‘The Blair Witch Project’: Twenty Years Later

On July 16, 1999, Eduardo Sanchez and Daniel Myrick’s $60,000 independent horror film The Blair Witch Project opened in North America to reviews deeming it “the scariest movie ever made”. Riding a tidal wave of sensational festival buzz and an early internet marketing campaign that absolutely convinced audiences this was 100 percent real, the film broke records, became the most profitable film of all time, and catapulted the ‘found-footage’ sub-genre into mainstream popularity for the next two decades.
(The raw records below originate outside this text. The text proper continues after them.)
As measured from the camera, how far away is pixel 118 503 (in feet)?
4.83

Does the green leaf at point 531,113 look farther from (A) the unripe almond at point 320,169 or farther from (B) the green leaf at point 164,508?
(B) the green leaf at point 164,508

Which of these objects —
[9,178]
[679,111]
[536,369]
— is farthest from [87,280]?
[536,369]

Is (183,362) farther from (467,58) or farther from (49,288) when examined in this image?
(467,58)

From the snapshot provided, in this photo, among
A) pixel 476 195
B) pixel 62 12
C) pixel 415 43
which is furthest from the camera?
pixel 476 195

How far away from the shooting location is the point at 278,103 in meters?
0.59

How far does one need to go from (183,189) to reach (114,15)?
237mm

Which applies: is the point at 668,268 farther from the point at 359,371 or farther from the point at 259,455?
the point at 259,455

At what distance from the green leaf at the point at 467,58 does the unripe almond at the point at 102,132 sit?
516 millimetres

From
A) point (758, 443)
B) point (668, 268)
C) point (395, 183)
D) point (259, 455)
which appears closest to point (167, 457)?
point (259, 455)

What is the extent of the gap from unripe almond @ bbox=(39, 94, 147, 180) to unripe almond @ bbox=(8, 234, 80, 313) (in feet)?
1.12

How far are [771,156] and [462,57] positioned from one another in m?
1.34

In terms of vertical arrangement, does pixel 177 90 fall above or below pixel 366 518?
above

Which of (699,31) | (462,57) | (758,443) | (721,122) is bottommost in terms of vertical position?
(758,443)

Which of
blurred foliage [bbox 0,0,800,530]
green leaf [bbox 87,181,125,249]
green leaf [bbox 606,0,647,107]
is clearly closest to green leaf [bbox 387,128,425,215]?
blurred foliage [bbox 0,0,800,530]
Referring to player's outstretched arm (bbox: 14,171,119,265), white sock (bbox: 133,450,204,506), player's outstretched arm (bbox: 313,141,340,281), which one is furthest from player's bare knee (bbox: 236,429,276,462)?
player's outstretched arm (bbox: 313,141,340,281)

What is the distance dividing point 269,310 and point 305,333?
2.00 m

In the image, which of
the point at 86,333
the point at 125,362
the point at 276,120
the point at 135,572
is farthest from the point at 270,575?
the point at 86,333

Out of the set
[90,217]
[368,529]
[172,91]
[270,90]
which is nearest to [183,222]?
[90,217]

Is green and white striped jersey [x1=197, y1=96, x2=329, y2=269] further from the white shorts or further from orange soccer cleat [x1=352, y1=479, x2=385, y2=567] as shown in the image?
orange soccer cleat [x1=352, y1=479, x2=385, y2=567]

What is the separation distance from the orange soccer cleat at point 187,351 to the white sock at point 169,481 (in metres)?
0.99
As with anything that takes over the public conscious and influences countless imitators, Blair Witch was inevitably met with backlash. It inspired two sequels that flopped with critics and audiences, and the overwhelming consensus started to suggest that maybe The Blair Witch Project was not all it was cracked up to be. Is it merely a product of its time that can’t possibly work in today’s cinematic climate? Is the found-footage genre itself just a cheap, lazy gimmick?

Now, I’ve seen this movie probably fifty times. I’ve always loved it. I personally consider it the scariest film I’ve ever seen. My mom took me to see it when it came out. I was nine years old and I still remember the combination of excitement and nervousness, sitting in a theater with a packed audience, awaiting what was being called the scariest movie of all time. It didn’t disappoint. There was something primal about it – so utterly real and raw and dreadful. The idea of a witch hunting you is scary enough, but as a child – and still to this day – it taps into something more elemental; the fear that we all have of being lost and alone. The idea of knowing you’re going to die, and that you’re going to die scared and cold and without anyone knowing where you are or what happened to you.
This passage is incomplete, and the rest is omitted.